On the sixth day, Mom left to help her brother prepare for
his final hours. It took all day, and 18 hours after his medically
prescribed lethal dose of morphine, my mother’s brother passed.
We left the next morning, a pair suffering tragedies, she left hers
behind, I was catching up with mine. We landed in the city, and I
knew it would be my last time there. I’d never see them again. I was
alone.
It’s Time
The springs had worked their way through the padding and
fabric of my mattress. It tore through my sheets and my skin. I woke
up bleeding in the morning and started sleeping on the couch.
The dryer was broken, and all the laundry hung from a line
that stretched from the greenhouse to the porch.
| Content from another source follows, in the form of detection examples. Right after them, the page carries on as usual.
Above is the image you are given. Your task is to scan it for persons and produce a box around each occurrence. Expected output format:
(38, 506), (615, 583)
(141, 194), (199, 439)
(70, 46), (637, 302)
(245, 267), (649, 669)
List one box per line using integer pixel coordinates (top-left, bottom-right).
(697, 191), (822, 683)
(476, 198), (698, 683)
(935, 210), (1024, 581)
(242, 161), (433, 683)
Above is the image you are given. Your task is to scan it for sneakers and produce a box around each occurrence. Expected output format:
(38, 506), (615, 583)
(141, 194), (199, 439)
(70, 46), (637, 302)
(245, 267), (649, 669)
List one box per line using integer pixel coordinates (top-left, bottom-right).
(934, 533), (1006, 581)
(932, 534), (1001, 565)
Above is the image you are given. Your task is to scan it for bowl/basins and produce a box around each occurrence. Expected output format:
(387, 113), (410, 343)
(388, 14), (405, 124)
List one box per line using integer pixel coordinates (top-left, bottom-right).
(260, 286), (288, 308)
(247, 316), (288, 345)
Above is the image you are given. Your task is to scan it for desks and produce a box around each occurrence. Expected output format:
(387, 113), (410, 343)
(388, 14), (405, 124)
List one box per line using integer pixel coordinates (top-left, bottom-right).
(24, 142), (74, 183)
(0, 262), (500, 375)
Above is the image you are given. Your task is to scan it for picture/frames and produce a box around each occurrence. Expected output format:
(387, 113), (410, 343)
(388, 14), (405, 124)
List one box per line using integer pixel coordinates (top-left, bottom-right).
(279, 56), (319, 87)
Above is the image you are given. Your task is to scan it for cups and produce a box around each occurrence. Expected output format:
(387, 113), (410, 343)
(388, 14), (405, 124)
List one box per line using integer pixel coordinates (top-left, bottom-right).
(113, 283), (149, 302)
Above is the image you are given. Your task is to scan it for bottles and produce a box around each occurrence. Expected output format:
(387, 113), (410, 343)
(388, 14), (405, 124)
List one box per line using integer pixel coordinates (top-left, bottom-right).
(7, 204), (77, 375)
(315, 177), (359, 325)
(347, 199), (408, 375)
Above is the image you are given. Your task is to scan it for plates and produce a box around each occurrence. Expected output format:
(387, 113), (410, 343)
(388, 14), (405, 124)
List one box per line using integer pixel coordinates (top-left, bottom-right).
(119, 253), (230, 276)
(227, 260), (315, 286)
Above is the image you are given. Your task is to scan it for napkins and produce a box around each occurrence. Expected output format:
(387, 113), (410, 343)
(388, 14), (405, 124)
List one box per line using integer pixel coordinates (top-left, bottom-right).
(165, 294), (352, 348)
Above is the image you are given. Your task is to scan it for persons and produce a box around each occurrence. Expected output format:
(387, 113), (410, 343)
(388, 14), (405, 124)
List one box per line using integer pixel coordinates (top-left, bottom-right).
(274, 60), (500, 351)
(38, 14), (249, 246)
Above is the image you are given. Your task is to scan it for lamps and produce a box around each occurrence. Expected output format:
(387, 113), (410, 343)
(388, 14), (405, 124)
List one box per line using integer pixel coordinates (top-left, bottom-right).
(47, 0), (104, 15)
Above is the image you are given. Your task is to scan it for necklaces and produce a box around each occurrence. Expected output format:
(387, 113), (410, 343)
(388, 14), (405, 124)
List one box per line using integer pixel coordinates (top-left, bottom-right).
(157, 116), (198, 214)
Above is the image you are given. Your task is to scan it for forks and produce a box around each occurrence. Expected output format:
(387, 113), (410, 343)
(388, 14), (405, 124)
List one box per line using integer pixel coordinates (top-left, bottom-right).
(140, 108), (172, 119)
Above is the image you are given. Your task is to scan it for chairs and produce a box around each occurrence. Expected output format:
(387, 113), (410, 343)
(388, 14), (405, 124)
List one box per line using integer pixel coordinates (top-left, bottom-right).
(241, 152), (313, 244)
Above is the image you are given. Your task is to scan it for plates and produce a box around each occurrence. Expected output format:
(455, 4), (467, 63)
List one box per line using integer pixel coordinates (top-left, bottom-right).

It rained most
days that month.
I felt hollow at work, every call arithmetic, and every meeting
a defeat. My performance was slipping, but no one else had noticed.
My car started filling with things once I was done using
them. My electric piano, my dress clothes, my hairbrush. It was
time.
Far Away
I texted Alex last night. I wanted to let him know that my
grandmother appreciated his Facebook presence. We talked a little
about old times and old people. He didn’t ask me about my studies
or about my move.
My phone is still silent at night. I keep hoping, but they’ll
never reach out. I put on my headphones at night and listen to
Hannah’s music with my eyes closed, trying to remember that
night fondly. Moving far away isn’t all I thought it would be. My
room is donated to me, with paintings I didn’t choose and a bed
the wrong shape.
Tonight, I look at Alex’s little message box, with his face and
his dog’s smiling next to each other. I start typing 3 times and delete
each text. I close my phone and turn over to sleep. 500 miles is the
right distance for him. I think back to the city as my eyes begin to
flutter closed for sleep, and as I remember that single night sitting
around the game table with them, I realize that I love them.